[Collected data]
►

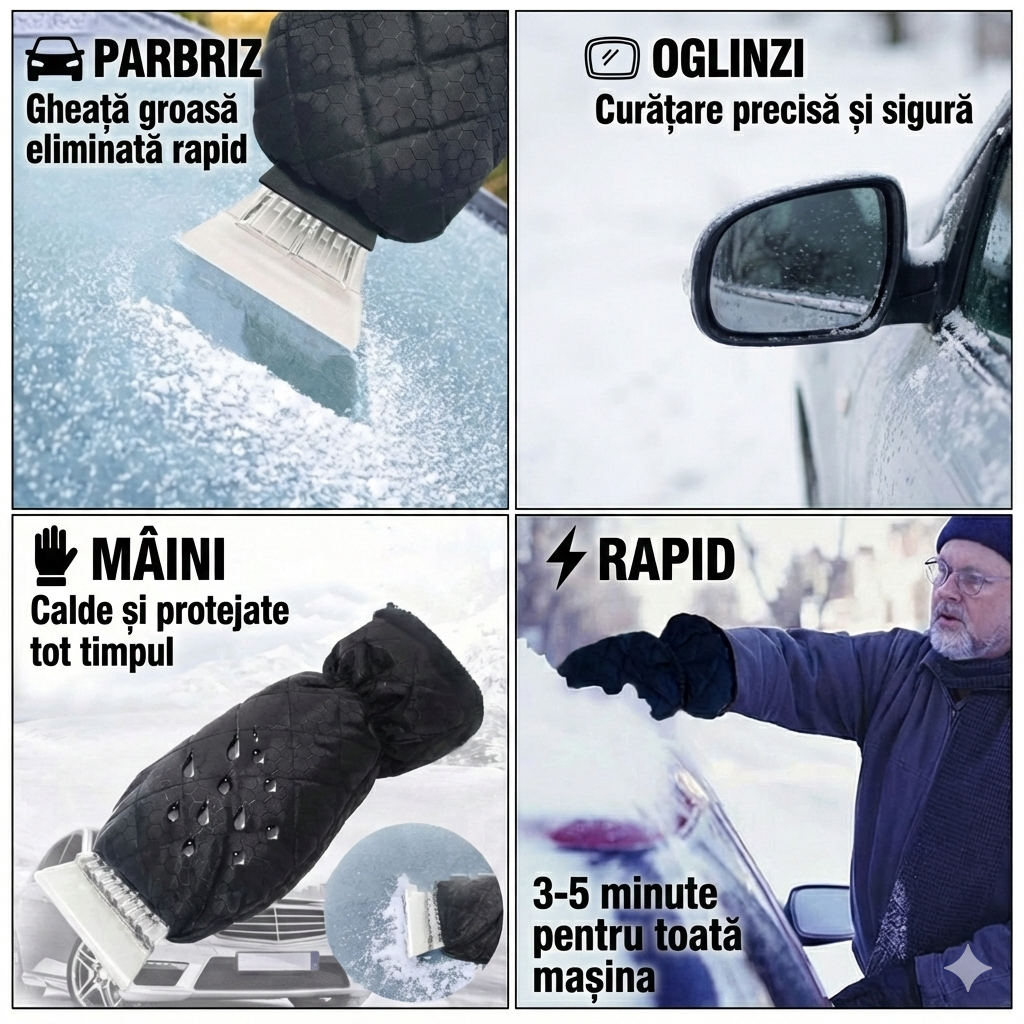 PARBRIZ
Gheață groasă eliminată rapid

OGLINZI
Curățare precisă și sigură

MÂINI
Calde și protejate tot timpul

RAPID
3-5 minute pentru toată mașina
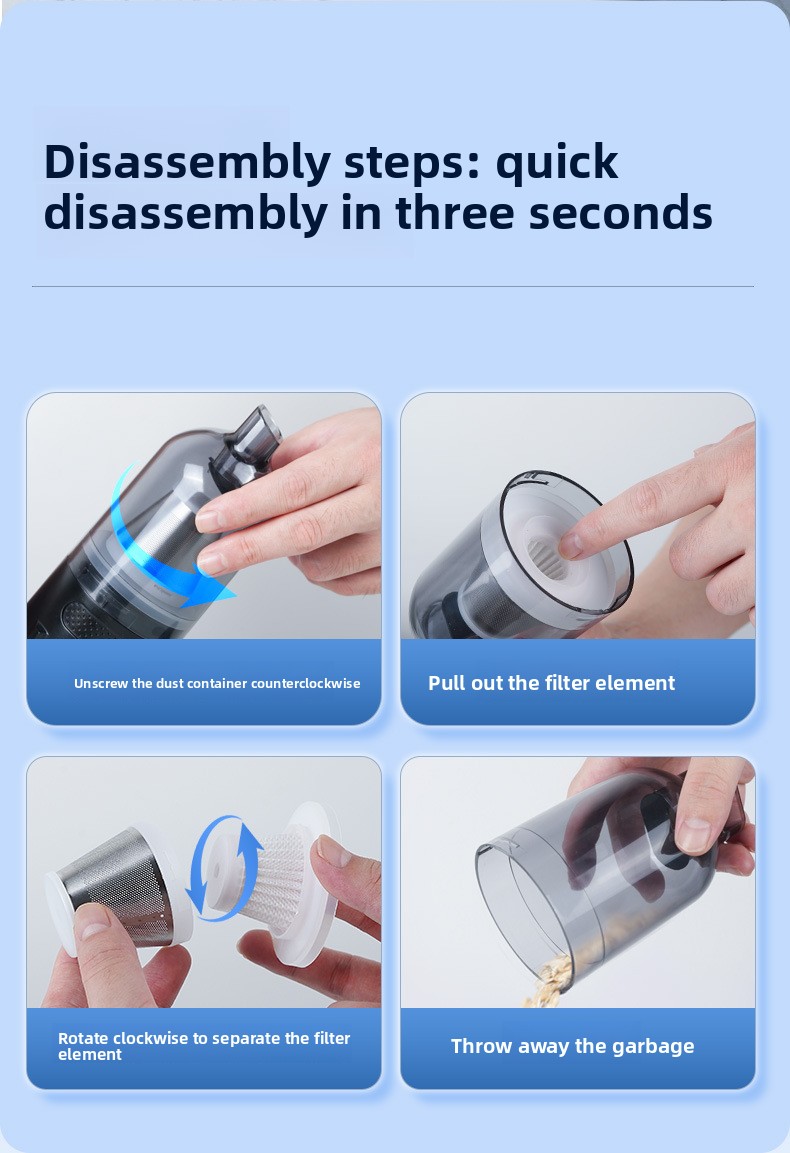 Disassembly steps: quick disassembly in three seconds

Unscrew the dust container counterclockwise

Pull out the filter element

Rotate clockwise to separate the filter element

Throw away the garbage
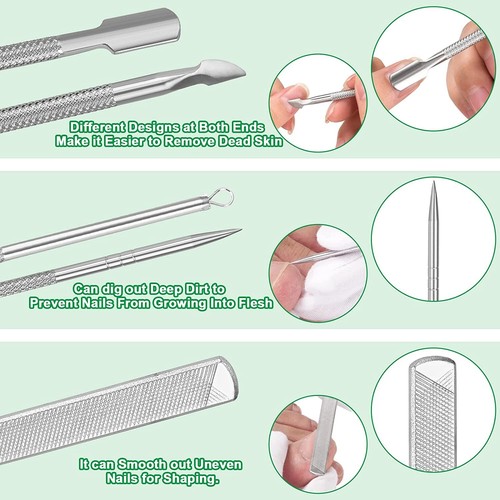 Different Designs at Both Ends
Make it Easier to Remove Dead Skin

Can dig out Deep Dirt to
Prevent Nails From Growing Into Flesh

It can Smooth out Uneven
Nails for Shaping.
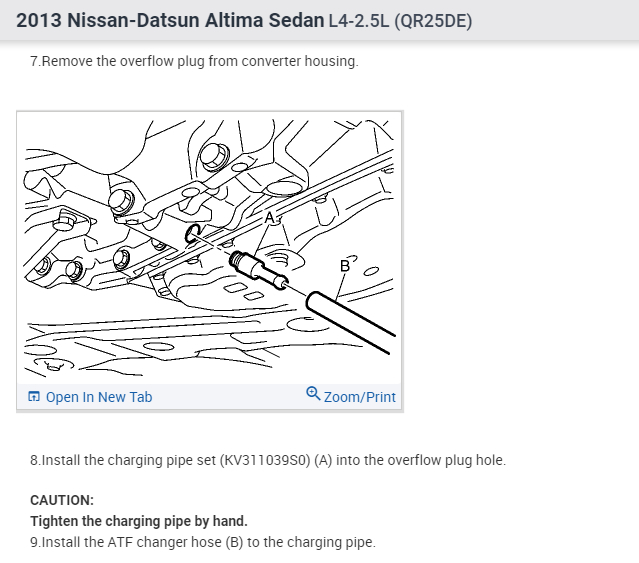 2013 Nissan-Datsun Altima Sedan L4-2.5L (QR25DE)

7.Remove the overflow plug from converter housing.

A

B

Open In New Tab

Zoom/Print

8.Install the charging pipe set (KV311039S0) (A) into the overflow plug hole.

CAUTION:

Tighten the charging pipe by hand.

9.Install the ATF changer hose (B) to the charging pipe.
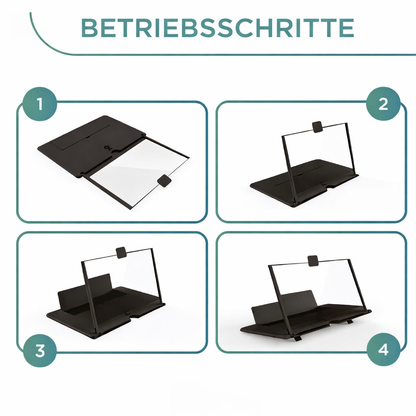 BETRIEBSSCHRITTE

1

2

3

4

◄
►

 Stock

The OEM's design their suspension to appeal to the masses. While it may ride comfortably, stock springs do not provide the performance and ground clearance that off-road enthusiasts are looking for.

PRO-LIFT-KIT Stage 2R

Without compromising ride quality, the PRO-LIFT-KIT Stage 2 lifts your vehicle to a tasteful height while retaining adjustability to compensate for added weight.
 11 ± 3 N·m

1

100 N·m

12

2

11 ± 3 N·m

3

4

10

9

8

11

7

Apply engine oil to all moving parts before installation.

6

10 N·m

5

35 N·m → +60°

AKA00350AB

◄

# Required action
Which of the lines above include the string "charging"? Pick them out and copy them.

# Result of this task
8.Install the charging pipe set (KV311039S0) (A) into the overflow plug hole.
Tighten the charging pipe by hand.
9.Install the ATF changer hose (B) to the charging pipe.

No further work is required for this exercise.